Some studies confirmed the effect of postoperative adjuvant chemotherapy and different regimens on the prognosis of PC [66, 67]. If there is no contraindication, patients with better postoperative physical recovery should receive adjuvant chemotherapy within 8 weeks postoperatively, reaching six courses or more [68, 69]. Our study showed that postoperative adjuvant chemotherapy is an independent prognostic factor in the PC, PHC, and PBTC subgroups. Only 56 patients (9.0%) received postoperative adjuvant chemotherapy in our study, which was significantly lower than those reported in relevant literatures, reflecting the insufficient emphasis on postoperative adjuvant chemotherapy.

Conclusions

Therefore, PC has a poor prognosis and short survival. Early diagnosis and appropriate treatment are essential for prognosis. According to the preoperative and postoperative clinicopathological features, through MDT, a precise and optimized comprehensive treatment scheme is formulated to improve the quality of life and prolong the patient’s survival.

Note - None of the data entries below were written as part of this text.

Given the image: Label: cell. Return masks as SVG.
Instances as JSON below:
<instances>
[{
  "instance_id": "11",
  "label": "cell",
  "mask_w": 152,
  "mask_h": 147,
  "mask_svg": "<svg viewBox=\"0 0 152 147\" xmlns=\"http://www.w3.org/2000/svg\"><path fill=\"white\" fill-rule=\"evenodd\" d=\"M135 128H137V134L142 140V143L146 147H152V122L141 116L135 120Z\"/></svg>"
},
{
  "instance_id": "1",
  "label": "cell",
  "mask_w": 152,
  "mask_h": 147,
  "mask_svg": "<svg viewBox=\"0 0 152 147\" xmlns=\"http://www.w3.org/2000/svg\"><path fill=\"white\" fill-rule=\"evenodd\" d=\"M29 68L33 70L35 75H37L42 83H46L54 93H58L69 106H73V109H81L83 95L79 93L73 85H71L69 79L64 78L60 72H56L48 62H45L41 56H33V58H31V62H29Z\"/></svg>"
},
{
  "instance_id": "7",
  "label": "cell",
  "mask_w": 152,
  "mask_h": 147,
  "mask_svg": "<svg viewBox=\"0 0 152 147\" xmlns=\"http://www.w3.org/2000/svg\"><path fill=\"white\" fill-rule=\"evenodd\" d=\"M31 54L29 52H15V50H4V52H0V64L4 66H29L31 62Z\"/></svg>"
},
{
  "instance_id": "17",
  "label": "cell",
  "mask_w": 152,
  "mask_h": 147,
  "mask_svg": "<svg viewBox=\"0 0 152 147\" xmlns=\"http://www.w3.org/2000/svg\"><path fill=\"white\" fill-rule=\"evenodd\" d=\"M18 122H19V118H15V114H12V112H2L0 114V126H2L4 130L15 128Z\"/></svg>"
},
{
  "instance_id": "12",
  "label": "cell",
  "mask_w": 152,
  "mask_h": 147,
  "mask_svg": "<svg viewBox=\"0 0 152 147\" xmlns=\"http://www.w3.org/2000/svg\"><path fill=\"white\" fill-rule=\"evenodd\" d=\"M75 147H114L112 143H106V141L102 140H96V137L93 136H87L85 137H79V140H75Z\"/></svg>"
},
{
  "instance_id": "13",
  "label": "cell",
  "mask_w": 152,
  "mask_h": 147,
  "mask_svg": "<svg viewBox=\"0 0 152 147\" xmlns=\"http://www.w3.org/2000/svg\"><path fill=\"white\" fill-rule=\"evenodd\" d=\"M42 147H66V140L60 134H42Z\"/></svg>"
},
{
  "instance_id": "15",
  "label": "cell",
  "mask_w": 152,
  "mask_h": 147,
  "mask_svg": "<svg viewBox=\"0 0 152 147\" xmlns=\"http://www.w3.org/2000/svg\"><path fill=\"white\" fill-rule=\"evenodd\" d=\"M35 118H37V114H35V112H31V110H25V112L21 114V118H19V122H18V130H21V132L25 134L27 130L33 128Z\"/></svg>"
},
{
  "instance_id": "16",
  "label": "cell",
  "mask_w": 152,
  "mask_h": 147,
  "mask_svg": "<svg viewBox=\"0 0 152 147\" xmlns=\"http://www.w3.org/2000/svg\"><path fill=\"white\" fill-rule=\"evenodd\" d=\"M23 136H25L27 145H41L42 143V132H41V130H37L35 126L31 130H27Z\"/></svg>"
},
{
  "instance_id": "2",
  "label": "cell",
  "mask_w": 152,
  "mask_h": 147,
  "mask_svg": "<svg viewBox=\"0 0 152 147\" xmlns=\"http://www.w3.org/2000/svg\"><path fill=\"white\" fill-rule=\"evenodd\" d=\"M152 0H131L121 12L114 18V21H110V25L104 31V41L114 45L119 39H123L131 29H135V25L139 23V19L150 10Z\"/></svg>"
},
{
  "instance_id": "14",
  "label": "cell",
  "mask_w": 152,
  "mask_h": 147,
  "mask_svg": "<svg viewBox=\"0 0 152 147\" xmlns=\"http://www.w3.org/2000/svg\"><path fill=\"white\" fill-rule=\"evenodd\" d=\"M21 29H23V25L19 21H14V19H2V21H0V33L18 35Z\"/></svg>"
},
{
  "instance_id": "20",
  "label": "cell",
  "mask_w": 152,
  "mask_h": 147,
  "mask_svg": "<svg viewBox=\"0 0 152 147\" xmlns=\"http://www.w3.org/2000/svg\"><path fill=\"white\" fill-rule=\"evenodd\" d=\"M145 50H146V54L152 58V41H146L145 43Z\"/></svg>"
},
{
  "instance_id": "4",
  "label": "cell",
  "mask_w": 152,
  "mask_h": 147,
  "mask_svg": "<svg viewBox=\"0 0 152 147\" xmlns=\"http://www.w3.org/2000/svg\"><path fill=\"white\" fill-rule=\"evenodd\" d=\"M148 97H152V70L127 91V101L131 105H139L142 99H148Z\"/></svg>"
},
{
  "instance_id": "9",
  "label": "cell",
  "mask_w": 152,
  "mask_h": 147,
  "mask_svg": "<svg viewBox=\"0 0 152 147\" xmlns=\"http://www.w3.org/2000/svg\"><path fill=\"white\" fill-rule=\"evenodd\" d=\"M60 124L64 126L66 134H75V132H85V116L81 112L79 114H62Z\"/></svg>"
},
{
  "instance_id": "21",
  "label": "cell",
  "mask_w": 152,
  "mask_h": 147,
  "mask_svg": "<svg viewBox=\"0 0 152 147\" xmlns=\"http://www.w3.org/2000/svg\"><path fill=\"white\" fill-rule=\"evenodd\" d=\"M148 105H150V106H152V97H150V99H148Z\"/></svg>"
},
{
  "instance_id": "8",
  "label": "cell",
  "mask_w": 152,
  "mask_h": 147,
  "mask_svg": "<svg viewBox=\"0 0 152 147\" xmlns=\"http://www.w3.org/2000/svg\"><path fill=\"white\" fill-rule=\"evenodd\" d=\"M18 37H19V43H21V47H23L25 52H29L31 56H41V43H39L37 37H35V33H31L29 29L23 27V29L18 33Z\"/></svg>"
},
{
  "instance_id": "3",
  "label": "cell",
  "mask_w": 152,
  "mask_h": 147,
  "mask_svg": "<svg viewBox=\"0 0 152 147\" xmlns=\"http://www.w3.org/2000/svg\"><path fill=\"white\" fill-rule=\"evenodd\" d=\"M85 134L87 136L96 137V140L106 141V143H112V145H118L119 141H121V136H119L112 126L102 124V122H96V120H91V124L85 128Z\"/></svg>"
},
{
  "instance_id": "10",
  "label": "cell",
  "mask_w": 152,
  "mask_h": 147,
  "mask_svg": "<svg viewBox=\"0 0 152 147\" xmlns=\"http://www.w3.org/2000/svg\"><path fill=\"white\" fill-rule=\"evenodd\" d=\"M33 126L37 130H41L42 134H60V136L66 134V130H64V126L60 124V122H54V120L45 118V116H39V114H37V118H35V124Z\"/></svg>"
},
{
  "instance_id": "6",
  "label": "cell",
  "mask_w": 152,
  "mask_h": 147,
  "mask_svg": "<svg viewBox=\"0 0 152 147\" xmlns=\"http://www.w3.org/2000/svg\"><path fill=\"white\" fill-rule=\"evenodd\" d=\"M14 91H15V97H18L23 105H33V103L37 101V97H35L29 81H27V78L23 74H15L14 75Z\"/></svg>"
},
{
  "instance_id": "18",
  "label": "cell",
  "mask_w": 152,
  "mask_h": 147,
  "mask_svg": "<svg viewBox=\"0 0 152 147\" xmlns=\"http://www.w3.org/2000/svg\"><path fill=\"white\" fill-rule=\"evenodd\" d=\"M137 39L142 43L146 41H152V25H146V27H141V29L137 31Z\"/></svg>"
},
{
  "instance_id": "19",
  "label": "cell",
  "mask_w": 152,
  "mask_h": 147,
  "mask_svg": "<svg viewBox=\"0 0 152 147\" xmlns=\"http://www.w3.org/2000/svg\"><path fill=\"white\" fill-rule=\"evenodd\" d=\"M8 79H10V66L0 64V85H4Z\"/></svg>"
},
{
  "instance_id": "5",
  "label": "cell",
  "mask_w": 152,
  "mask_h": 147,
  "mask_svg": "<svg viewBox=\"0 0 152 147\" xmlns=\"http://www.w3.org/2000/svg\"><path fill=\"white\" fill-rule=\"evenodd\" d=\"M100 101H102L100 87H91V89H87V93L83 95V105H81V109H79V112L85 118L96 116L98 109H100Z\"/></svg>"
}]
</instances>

Limitations of this study: (1) The number of cases diagnosed by ultrasound-guided needle biopsy is small, and the molecular morphology information is less, and it is impossible to further study its influence on the prognosis. In the future, it is necessary to strengthen the acquisition of molecular morphological information of puncture pathology in order to further study its influence on prognosis. (2) The number of lymph nodes retrieved from the resected specimens is small, so it is difficult to analyze the correlation between the number of lymph nodes retrieved and prognosis, which is a shortcoming in our work. we need to increase the ability to retrieve lymph nodes in future work. (3) Neoadjuvant chemotherapy was not performed for borderline resectable PC, and the number of patients who underwent postoperative adjuvant chemotherapy was small. In the future, attention should be paid to preoperative neoadjuvant chemotherapy and postoperative adjuvant chemotherapy to prolong survival as much as possible.